Start of Records supplied

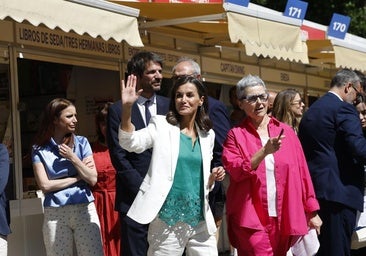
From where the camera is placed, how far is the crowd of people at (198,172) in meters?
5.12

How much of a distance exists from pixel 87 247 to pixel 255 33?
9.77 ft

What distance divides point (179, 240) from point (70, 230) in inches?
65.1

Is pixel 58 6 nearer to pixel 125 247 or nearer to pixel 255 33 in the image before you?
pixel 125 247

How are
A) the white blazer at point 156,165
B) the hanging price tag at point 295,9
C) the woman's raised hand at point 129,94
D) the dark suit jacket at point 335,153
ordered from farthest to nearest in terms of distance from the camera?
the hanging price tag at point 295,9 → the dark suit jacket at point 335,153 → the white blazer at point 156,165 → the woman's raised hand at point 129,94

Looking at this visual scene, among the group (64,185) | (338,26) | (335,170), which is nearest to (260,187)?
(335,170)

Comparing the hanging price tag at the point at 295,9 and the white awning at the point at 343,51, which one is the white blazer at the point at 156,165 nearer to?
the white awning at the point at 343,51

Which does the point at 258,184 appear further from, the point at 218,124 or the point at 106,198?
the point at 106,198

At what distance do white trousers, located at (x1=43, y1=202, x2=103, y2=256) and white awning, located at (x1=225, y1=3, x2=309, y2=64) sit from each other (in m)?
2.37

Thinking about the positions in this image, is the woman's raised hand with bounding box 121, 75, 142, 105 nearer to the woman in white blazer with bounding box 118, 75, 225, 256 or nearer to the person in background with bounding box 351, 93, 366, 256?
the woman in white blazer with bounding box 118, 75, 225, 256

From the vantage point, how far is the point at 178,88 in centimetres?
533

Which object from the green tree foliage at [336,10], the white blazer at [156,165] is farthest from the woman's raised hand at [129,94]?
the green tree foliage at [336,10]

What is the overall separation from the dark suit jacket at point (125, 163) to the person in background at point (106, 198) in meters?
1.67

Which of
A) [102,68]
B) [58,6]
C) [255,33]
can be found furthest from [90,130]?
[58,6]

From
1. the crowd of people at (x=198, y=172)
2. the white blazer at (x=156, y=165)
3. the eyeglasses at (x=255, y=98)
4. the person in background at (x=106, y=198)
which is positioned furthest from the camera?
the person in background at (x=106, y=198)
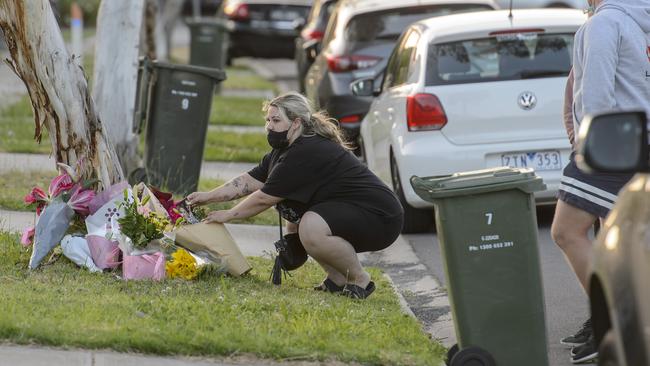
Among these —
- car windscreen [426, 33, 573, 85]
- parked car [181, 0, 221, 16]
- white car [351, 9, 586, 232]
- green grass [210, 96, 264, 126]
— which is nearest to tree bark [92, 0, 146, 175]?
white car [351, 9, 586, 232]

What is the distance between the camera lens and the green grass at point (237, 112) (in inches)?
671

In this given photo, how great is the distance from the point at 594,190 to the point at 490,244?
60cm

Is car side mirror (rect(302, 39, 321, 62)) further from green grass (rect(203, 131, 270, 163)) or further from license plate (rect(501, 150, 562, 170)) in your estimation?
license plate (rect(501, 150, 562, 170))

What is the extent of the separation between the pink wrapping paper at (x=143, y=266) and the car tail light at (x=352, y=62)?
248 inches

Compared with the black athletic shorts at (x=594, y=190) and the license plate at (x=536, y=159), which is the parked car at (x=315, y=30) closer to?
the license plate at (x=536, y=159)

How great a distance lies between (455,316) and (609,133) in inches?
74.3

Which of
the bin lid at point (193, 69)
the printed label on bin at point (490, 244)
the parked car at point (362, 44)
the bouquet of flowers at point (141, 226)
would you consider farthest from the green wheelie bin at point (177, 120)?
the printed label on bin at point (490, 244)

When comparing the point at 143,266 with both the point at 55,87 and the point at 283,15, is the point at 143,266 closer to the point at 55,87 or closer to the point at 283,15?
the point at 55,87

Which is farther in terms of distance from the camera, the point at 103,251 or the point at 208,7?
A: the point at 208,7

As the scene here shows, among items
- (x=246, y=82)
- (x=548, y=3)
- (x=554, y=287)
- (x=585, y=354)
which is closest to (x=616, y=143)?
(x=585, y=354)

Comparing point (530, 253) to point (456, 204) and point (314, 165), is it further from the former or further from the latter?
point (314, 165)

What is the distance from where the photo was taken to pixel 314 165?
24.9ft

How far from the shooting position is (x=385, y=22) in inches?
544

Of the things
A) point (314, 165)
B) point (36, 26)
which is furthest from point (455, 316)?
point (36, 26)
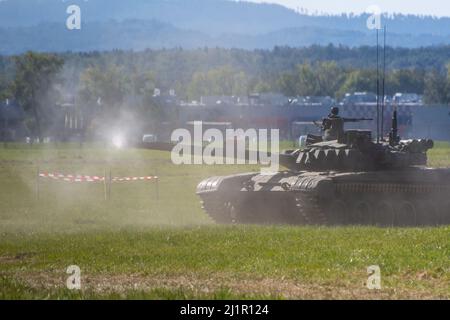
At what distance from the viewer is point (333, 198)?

End of Records supplied

▶ [Written exercise]: Output the lines of the entries from the line containing "How great a" through the end of the entries, both ends included, as a JSON list of strings with one string per line. Leave out blank lines and the picture.

▶ [Problem solution]:
[
  "How great a distance lies between (455,316) and (609,133) in inches?",
  "74.3",
  "Which of",
  "the bin lid at point (193, 69)",
  "the printed label on bin at point (490, 244)",
  "the parked car at point (362, 44)",
  "the bouquet of flowers at point (141, 226)",
  "would you consider farthest from the green wheelie bin at point (177, 120)?",
  "the printed label on bin at point (490, 244)",
  "When comparing the point at 143,266 with both the point at 55,87 and the point at 283,15, is the point at 143,266 closer to the point at 55,87 or closer to the point at 283,15?",
  "the point at 55,87",
  "Which is farther in terms of distance from the camera, the point at 103,251 or the point at 208,7?",
  "A: the point at 208,7",
  "As the scene here shows, among items",
  "- (x=246, y=82)",
  "- (x=548, y=3)",
  "- (x=554, y=287)",
  "- (x=585, y=354)",
  "which is closest to (x=616, y=143)?",
  "(x=585, y=354)",
  "Comparing point (530, 253) to point (456, 204) and point (314, 165), is it further from the former or further from the latter?",
  "point (314, 165)",
  "What is the distance from where the photo was taken to pixel 314 165?",
  "24.9ft",
  "How far from the shooting position is (x=385, y=22) in inches?",
  "544",
  "Of the things",
  "A) point (314, 165)",
  "B) point (36, 26)",
  "which is furthest from point (455, 316)?",
  "point (36, 26)",
  "At what distance from the viewer is point (333, 198)?"
]